Reference table: metrics, measurement, and targets
Metric | What it measures | How to measure | Practical target (guidance) |
---|---|---|---|
Cache hit ratio (CHR) | % served from cache vs origin | CDN edge analytics/logs | 85–95% overall; 95%+ static; dynamic varies by personalization |
TTFB | Time until first byte | RUM, synthetic; break down connect vs server | Optimize medians by region; minimize 95th percentile spikes |
Error rate | 4xx/5xx/connect failures | Edge logs by region/ISP | Investigate sustained increases and spikes |
Connect time | Network handshake latency | 95th pct TCP connect per ISP | Use to identify peering/routing issues |
Origin fetch/egress | Misses and bandwidth from origin | Origin logs + CDN analytics | Reduce via tiered cache/origin shield |
Purge propagation | Time to invalidate globally | CDN purge metrics | Track per-region completion times |
Video rebuffer rate | Streaming stability | Player analytics + CDN | Minimize; correlate with CHR/TTFB |
Monitor and alert with PRTG
To stay ahead of route changes, latency spikes, and availability issues, monitor the end-to-end delivery path alongside your CDN metrics.
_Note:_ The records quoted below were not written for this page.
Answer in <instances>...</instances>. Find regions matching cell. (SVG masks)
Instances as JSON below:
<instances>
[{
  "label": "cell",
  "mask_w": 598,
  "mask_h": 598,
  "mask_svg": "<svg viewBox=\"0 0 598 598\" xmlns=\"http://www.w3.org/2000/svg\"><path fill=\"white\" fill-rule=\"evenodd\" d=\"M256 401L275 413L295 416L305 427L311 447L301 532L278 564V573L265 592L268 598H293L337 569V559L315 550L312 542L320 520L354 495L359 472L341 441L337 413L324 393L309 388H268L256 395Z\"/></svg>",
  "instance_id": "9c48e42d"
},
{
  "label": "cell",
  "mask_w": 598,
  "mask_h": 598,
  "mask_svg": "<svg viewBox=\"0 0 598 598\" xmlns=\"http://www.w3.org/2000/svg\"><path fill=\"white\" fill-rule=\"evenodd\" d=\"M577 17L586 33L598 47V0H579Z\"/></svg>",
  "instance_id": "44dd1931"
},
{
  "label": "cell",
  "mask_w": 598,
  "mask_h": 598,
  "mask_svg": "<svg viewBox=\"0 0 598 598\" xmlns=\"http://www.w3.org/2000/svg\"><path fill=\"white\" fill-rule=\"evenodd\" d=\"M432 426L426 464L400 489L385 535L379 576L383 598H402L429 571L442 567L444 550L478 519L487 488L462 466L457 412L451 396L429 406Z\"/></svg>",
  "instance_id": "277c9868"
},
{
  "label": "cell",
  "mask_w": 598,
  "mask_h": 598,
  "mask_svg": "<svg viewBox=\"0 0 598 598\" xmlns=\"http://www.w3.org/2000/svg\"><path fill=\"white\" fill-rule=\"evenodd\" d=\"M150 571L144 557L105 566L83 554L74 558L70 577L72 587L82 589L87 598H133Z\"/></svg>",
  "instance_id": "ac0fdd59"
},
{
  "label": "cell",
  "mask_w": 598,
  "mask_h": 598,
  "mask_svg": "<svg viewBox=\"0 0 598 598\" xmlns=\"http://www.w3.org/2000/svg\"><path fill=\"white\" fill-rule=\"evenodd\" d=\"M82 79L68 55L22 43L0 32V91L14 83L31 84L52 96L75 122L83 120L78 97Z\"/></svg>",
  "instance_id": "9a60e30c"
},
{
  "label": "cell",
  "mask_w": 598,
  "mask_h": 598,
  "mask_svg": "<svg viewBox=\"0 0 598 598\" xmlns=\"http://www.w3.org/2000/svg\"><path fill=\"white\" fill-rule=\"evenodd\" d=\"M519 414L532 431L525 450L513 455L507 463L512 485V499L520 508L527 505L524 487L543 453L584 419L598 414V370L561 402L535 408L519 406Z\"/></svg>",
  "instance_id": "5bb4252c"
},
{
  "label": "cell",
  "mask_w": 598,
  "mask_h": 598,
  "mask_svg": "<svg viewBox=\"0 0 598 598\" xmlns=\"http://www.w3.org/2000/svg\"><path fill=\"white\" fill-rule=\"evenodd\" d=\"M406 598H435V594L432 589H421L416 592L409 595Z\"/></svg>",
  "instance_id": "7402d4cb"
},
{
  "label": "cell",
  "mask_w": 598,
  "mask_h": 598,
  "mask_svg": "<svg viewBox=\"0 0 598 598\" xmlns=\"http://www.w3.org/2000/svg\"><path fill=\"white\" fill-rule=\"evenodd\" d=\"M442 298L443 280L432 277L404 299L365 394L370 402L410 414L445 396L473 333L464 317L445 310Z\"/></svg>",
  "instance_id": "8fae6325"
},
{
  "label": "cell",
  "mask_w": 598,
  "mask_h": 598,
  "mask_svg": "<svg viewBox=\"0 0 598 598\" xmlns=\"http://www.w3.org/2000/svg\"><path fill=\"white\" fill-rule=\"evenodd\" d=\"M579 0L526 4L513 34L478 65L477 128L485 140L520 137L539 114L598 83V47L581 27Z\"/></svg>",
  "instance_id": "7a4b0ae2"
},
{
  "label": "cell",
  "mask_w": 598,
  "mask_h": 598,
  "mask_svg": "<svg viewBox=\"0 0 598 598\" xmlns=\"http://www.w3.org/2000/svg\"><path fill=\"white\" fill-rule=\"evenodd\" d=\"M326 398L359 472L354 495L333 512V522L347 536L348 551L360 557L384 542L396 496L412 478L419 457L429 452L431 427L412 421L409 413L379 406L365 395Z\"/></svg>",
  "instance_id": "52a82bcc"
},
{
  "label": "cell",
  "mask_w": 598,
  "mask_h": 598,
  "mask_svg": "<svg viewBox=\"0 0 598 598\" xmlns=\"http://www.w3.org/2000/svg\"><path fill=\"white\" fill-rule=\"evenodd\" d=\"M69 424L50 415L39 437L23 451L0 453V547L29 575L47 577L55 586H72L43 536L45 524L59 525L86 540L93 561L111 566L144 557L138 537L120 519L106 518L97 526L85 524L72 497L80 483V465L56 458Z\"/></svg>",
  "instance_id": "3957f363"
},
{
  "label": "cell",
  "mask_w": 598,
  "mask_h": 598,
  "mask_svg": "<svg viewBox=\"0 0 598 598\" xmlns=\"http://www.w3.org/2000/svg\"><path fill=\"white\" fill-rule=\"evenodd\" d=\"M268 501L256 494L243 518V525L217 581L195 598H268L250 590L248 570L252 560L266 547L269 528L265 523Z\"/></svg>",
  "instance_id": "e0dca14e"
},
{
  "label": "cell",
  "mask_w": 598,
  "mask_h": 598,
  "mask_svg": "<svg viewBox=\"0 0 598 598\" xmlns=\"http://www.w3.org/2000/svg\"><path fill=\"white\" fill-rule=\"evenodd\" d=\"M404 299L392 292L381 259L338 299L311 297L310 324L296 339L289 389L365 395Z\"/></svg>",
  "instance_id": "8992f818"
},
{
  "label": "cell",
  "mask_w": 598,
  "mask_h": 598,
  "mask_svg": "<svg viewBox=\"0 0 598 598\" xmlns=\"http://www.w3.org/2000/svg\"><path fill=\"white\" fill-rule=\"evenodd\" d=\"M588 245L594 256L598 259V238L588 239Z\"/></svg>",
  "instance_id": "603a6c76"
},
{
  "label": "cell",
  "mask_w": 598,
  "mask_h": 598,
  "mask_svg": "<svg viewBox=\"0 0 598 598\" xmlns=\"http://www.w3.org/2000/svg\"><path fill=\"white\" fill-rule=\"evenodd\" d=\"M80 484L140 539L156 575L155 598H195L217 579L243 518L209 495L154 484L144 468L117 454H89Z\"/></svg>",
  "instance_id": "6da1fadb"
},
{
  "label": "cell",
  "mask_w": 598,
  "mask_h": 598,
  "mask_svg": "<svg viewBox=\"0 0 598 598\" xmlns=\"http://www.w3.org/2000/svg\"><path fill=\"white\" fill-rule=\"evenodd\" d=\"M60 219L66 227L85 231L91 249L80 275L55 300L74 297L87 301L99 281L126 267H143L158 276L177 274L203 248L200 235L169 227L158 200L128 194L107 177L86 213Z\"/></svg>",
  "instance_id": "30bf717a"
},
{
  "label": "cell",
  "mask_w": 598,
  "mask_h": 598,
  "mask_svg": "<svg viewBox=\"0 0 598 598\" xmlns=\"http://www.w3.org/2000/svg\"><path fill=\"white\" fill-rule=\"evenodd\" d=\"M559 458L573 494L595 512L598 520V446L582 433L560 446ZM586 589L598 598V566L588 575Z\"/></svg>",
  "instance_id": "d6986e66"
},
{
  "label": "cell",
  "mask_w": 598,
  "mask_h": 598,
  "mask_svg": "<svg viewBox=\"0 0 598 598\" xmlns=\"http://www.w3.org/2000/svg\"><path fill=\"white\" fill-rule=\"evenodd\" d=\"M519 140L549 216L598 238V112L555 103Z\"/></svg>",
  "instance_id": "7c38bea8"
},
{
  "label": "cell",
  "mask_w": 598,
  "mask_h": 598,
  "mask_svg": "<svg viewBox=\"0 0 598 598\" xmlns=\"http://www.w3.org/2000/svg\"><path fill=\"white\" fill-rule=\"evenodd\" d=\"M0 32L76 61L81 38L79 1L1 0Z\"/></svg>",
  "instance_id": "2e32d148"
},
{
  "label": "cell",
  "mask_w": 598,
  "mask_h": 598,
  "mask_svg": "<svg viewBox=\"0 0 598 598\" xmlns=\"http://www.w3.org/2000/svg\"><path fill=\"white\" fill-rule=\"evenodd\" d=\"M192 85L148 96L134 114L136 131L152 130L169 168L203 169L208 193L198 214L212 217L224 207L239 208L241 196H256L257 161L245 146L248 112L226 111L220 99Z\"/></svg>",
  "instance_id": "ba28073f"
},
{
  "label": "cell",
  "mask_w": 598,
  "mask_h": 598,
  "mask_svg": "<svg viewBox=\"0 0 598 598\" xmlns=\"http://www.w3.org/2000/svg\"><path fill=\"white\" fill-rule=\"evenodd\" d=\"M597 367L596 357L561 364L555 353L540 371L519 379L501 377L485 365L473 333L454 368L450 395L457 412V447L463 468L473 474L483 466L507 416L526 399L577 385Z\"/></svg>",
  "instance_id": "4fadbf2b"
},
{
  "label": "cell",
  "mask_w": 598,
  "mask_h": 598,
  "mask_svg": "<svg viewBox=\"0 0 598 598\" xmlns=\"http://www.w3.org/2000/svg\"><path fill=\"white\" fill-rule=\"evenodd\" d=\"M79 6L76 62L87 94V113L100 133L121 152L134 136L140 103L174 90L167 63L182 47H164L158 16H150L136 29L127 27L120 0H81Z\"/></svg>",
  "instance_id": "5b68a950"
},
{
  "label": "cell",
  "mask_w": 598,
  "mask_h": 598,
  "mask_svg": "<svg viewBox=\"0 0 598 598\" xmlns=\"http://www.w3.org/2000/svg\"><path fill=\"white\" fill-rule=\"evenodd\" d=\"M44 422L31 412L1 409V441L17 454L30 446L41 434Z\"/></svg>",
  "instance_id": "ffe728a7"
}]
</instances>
Correlate regional latency and error shifts with routing changes, and alert before users feel the impact.
- Detect path changes, latency anomalies, and availability issues for critical endpoints; correlate with CDN and origin health.
- Visualize trends and receive real-time alerts when thresholds are breached.
Start monitoring with PRTG — download the free trial.
FAQs
What’s a “good” cache hit ratio?
Most applications target 85–95% overall; static assets often reach 95%+, while dynamic content may be lower depending on personalization and API dependencies.
Does TTFB really impact UX and SEO?
Yes. Poor TTFB correlates with worse LCP distributions, degrading user experience and potentially impacting organic performance.
Why separate TTFB into subparts?
Breaking down connection time vs server time helps determine whether to focus on network peering/routing or origin/application optimization.
How do I reduce origin load and egress costs?
Use tiered caching and origin shielding to reduce origin trips, and adopt targeted purges (surrogate keys) instead of global invalidations to improve cache hit ratio and contain egress.